▸ Selected extract
*** Block opens ***

As such, art naturally turns more extreme to respond to these incidents, to their frequency and their visibility and their place in the broader epidemic of American racism–and, in the case of Megan Thee Stallion and other female rappers who exercise their freedom on the mic and in their visuals, American sexism. So while there will inevitably be some sort of backlash to "Thot Shit" from her most disengenous critics, we should anticipate seeing more such snarling satire in hip-hop in the months ahead.
YL, It Never Entered My Mind
One of the illest operating right now in the New York underground, YL dropped a seminal sleeper last Christmas with Jesus Is My Homeboy. The timing may have kept the project from breaking bigger, but that's a concern his lavishly bleak follow-up It Never Entered My Mind lacks. Working mainly with producers Argov and Noface, the rapper takes it to the streets on the former's "Joe Dirt" and the latter's "Ludacris." He spits speedily over Driveby's downtempo slope on "Slowpoke Rodriguez" and Roper Williams' after hours vibes on "Man On Fire" while basking in Zoomo's AM radio warmth on "Walk It Out." His guest selections are especially sagacious, linking with an ad lib crazed Lord Jah-Monte Ogbon for "Life On Earth" and with Starker and Yungmorpheus for the rap ménage "Bang Bros."

*** Block closes ***

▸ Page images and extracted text
*** Block opens ***

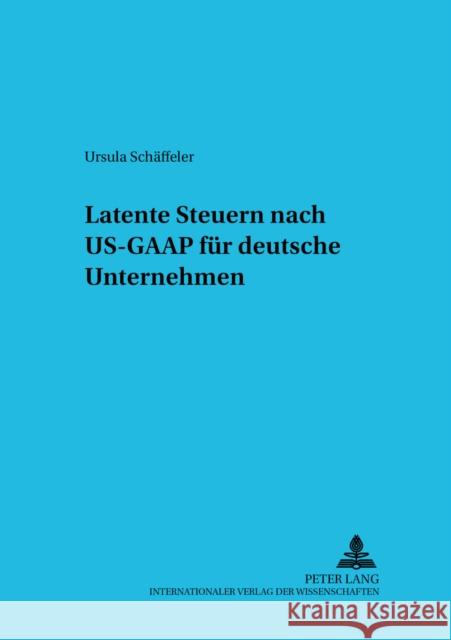 Ursula Schäffeler

Latente Steuern nach US-GAAP für deutsche Unternehmen

PETER LANG
INTERNATIONALER VERLAG DER WISSENSCHAFTEN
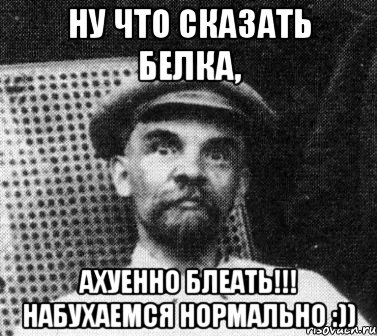 НУ ЧТО СКАЗАТЬ БЕЛКА,

АХУЕННО БЛЕАТЬ!!! НАБУХАЕМСЯ НОРМАЛЬНО :))

risovach.ru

*** Block closes ***

▸ Task brief
Please reproduce the part of the hip-hop review between "As such, art" and "the months ahead.", inclusive.

▸ Completed task
As such, art naturally turns more extreme to respond to these incidents, to their frequency and their visibility and their place in the broader epidemic of American racism–and, in the case of Megan Thee Stallion and other female rappers who exercise their freedom on the mic and in their visuals, American sexism. So while there will inevitably be some sort of backlash to "Thot Shit" from her most disengenous critics, we should anticipate seeing more such snarling satire in hip-hop in the months ahead.